▸ WHAT TO PRODUCE: Could you render every line of the records below as a Markdown table with the columns "Row" and "Line", leaving out blank lines and the pictures?
─── RECORDS SHOWN
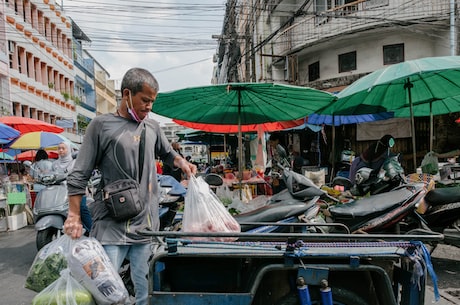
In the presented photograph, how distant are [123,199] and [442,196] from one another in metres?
3.45

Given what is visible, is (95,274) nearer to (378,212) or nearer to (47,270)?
(47,270)

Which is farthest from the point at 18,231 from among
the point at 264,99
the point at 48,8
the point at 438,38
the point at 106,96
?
the point at 106,96

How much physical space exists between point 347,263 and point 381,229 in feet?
4.84

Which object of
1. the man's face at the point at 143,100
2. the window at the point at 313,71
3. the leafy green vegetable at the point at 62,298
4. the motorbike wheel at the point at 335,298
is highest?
the window at the point at 313,71

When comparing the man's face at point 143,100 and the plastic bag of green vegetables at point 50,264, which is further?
the man's face at point 143,100

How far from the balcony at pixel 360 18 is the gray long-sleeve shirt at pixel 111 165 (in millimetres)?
──────
▸ ANSWER TO THIS TASK:
| Row | Line |
|---|---|
| 1 | In the presented photograph, how distant are [123,199] and [442,196] from one another in metres? |
| 2 | 3.45 |
| 3 | Given what is visible, is (95,274) nearer to (378,212) or nearer to (47,270)? |
| 4 | (47,270) |
| 5 | Which is farthest from the point at 18,231 from among |
| 6 | the point at 264,99 |
| 7 | the point at 48,8 |
| 8 | the point at 438,38 |
| 9 | the point at 106,96 |
| 10 | ? |
| 11 | the point at 106,96 |
| 12 | How much physical space exists between point 347,263 and point 381,229 in feet? |
| 13 | 4.84 |
| 14 | Which object of |
| 15 | 1. the man's face at the point at 143,100 |
| 16 | 2. the window at the point at 313,71 |
| 17 | 3. the leafy green vegetable at the point at 62,298 |
| 18 | 4. the motorbike wheel at the point at 335,298 |
| 19 | is highest? |
| 20 | the window at the point at 313,71 |
| 21 | When comparing the man's face at point 143,100 and the plastic bag of green vegetables at point 50,264, which is further? |
| 22 | the man's face at point 143,100 |
| 23 | How far from the balcony at pixel 360 18 is the gray long-sleeve shirt at pixel 111 165 (in millimetres)? |